Edward Shorter used to talk about how CFS was again going out of 'fashion' at the end of the 90s, as it became viewed as 'psychological'. Instead, we just ended up with twenty years of patients being stigmatised and mistreated.

These Norwegians are twenty years late to a bad idea, but still managing to write with the same smug tone.
 
It's just so offensive. They're revealing the bigotry behind their ideology here, I believe. Being trans is hardly new--there are histories of trans or equivalent identities going back millennia. It's just that we have the vocabulary to talk about it now, and an ever-increasing population. There will be more people who are trans simply because it's a matter of percentages, and there are now more people talking about trans issues.

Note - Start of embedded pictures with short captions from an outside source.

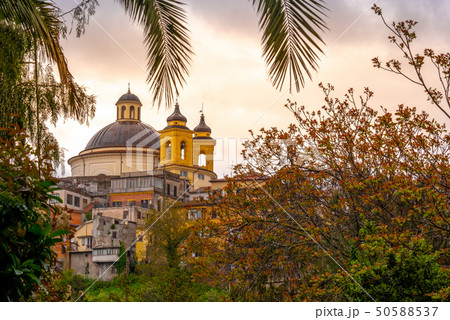 Ariccia - Rome suburb - Lazio - Italy Santa Maria church dome branches colorful sunset background Ariccia - Rome suburb - Lazio - Italy Santa Maria church dome branches colorful sunset background 50588537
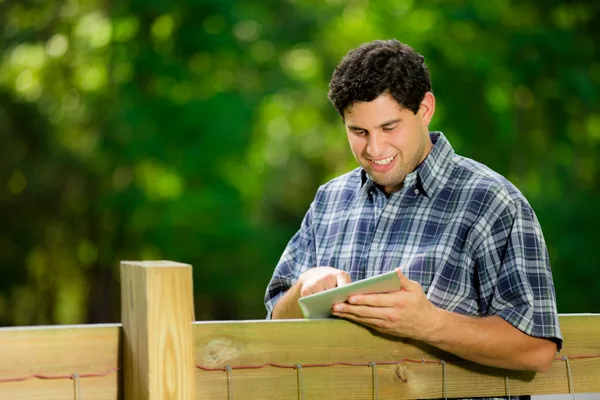 Fencing contractor reviewing an estimate on a tablet at a residential backyard job site
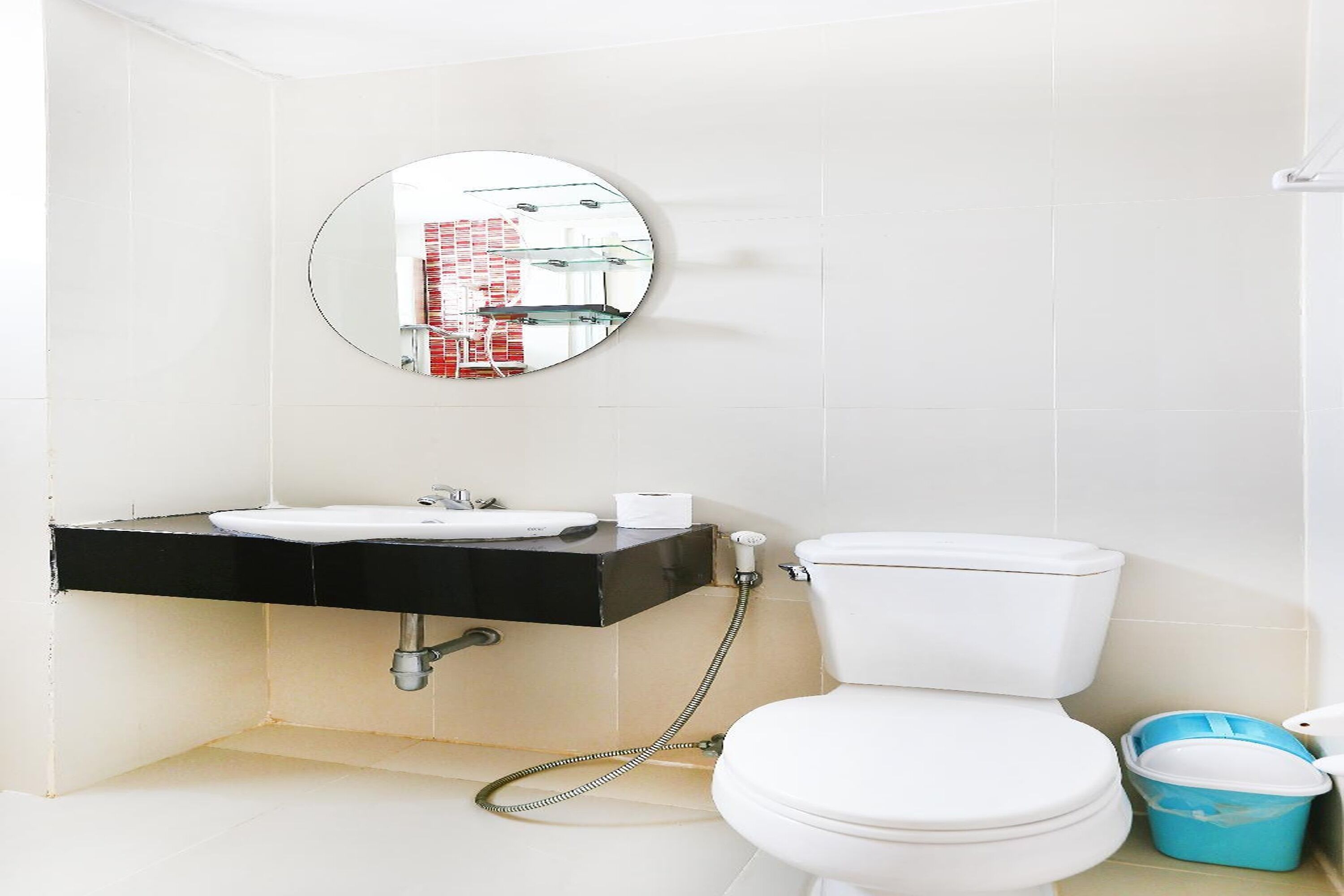 A bathroom with a white sink, black countertop, and a round mirror above it.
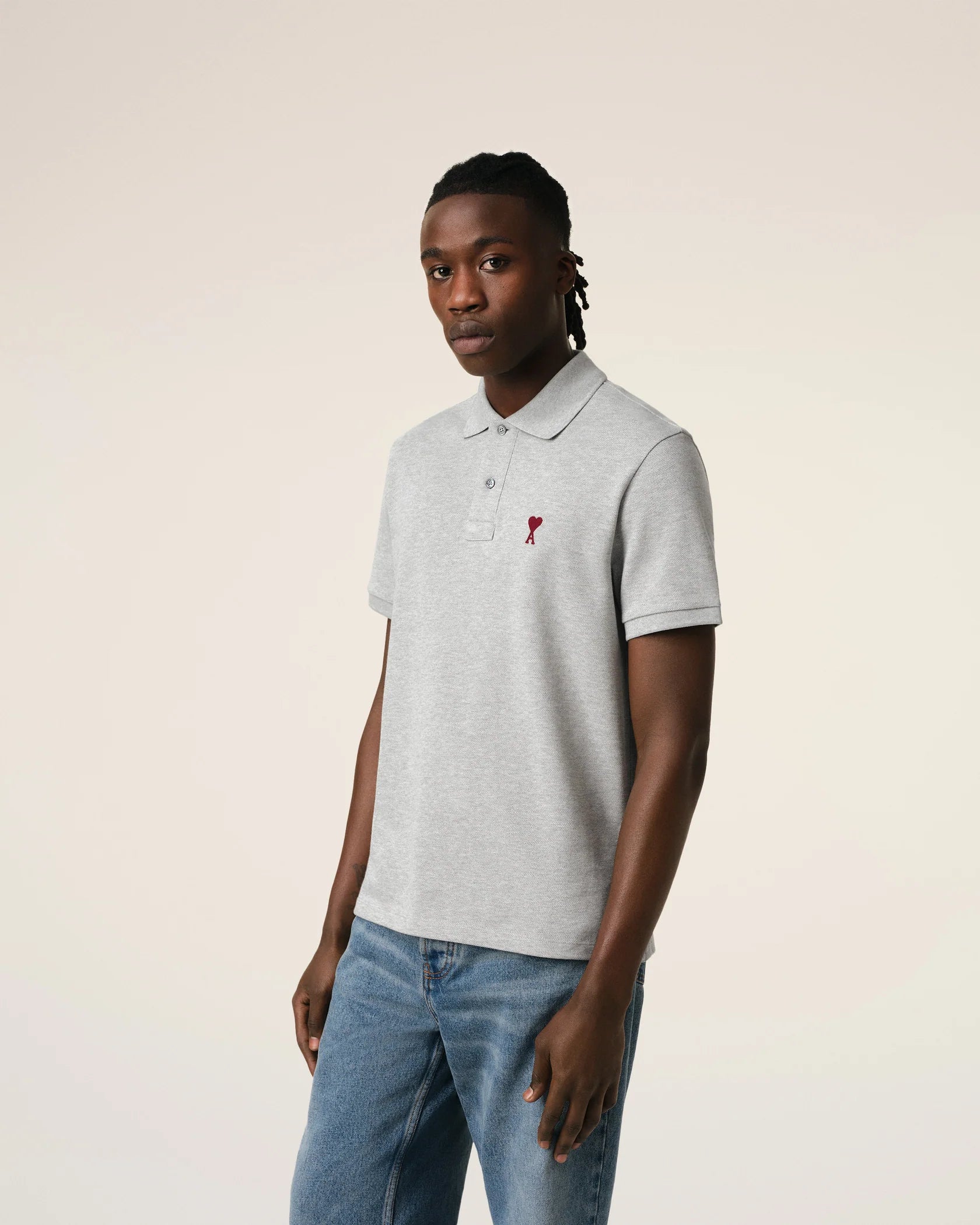 Gray polo shirt with a small red logo on a beige background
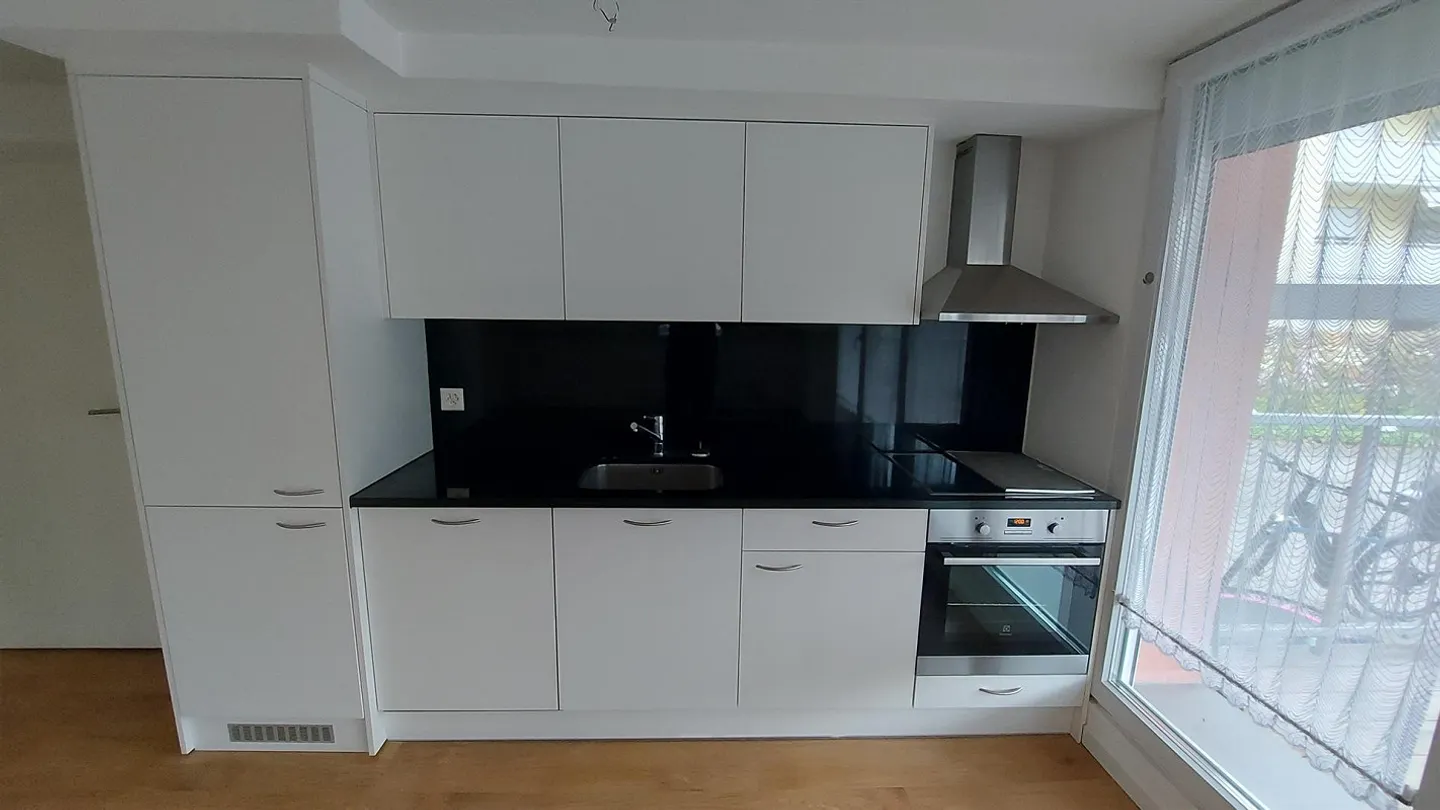 Appartement central 4.5 au rez-de-chaussée élevé - Photo 2 sur 18
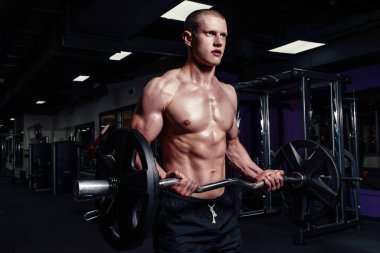 Halter salonunda ile egzersizleri yapıyor atletik genç adam. Yakışıklı kaslı vücut geliştirmeci adam gidiyor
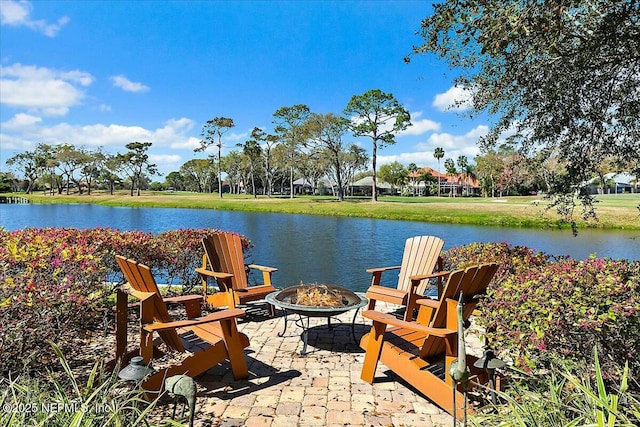 view of patio / terrace with a water view and an outdoor fire pit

As for ME, I suspect it's been with us for a long time. But most likely people withered away in less developed times and cultures.
 
As for ME, I suspect it's been with us for a long time. But most likely people withered away in less developed times and cultures.

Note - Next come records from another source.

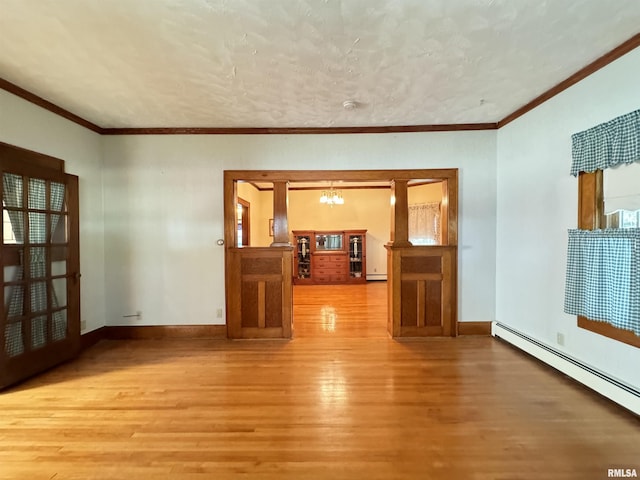 323 E Cortland St, Avon, IL 61415 - empty room featuring a baseboard heating unit, wood finished floors, a chandelier, and ornamental molding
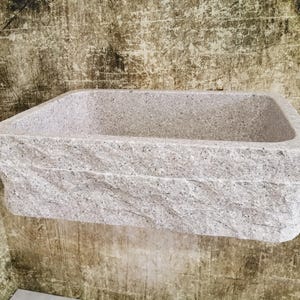 Könnte beinhalten: Ein weißes Steinkesselbecken mit einer rauen, strukturierten Außenseite. Das Becken ist rechteckig und hat einen leicht abgerundeten Rand.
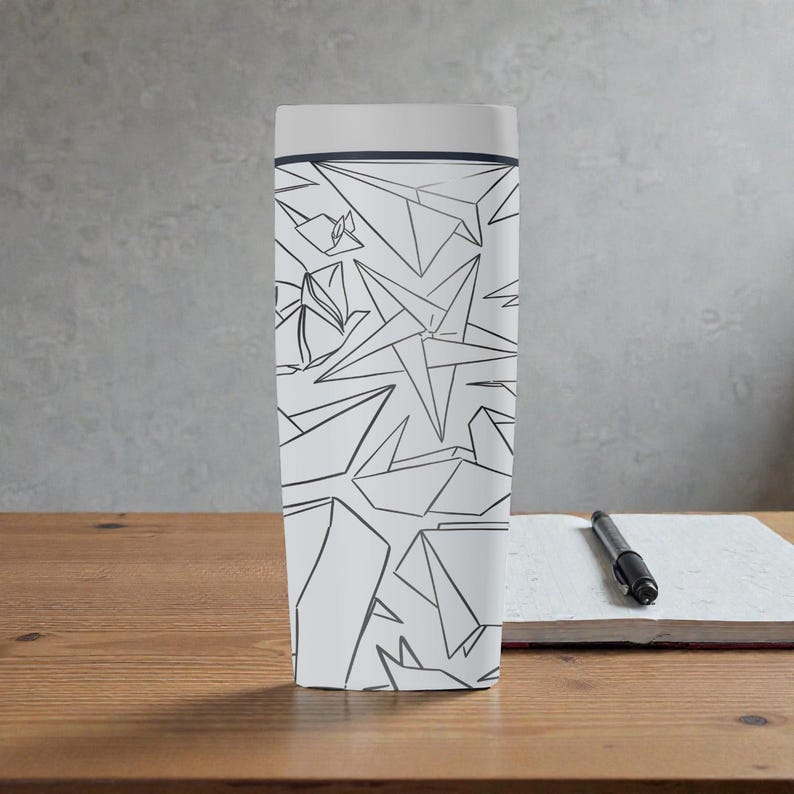 K&ouml;nnte beinhalten: Ein wei&szlig;er Reisebecher mit einem geometrischen Papierflieger-Design in Schwarz. Der Becher hat einen hellgrauen Deckel und einen dunkelgrauen Rand. Ein schwarzer Stift liegt auf einem wei&szlig;en Notizblock auf einer Holzoberfl&auml;che.
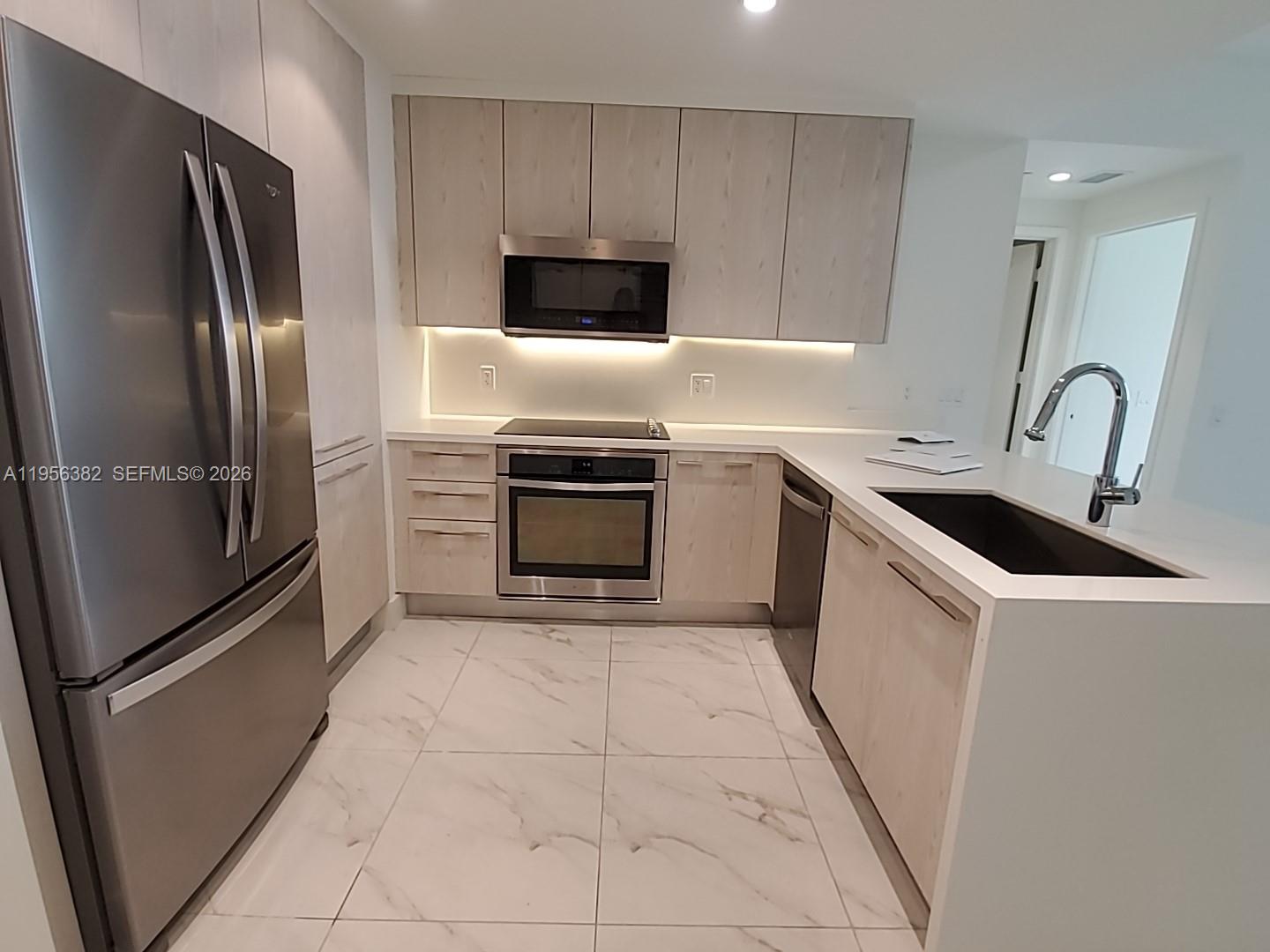A modern kitchen features light wood cabinets, stainless steel appliances, and white marble-patterned tile floors — 2000 Metropica Way # 412, Sunrise FL 33323, SUNRISE, FL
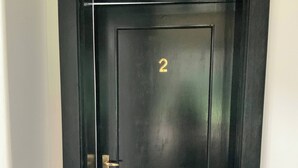 A black door with a gold number '2' and a door handle. - Double Self-Contained Rooms 2 (Johannesburg)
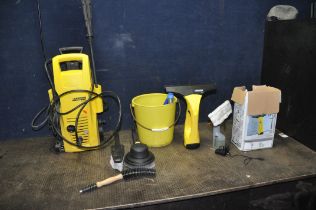 A KARCHER K2.54 PRESSURE WASHER with lance and two brush attachments, a Karcher Window vac in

I suspect this is true. I have met one or two people who reckon an eldery female relative had it. A grandmother or aunt who used lurk in an armchair by a fire and rarely did or said much. They were known to be not very well, but it just wasn't discussed.

Of course, in those days there wouldn't have been much access to medical care and elderly ladies often lived with other family members.
 
Most sufferers have ME for years before they get diagnosed or even hear of the condition.
Exactly. For me this is what has always refuted these sorts of ideas.
Maybe if more of the public becomes aware of the condition, some people will 'latch on' in some psychopathological way. I suspect this is vanishingly rare at the moment and would remain a tiny minority even if everybody knew all about the condition. It's not really worth faking it, and has little attraction as an 'identity' to play around with. Nothing to be concerned about.
Science starts with observation. These people seem to be formulating hypotheses based on presupposed 'observation' without actually attempting to observe reality. The downstream effects are both preposterous and disastrous.
 
If ME is a fashion statement I think I am getting it very wrong. For fashion to work it needs to be displayed, but over the twenty five years of my ME my social circle has steadily declined. I see only a small fraction of the number of people I did in the past, and I can regularly go for a week or ten days without seeing anyone at all.

There can be times when I would be socially better off in solitary confinement in prison. But perhaps Prof Kristiansen thinks being such as a political prisoner under an oppressive regime is also a fashion statement.
 
I think its an effective article, in the sense that it presents a laughable caricature of that particular mindset.

Most people who don't know anything about ME will be shocked at the way Kristiansen arrogantly dismisses transgender issues, and will be immediately sceptical of everything else he says.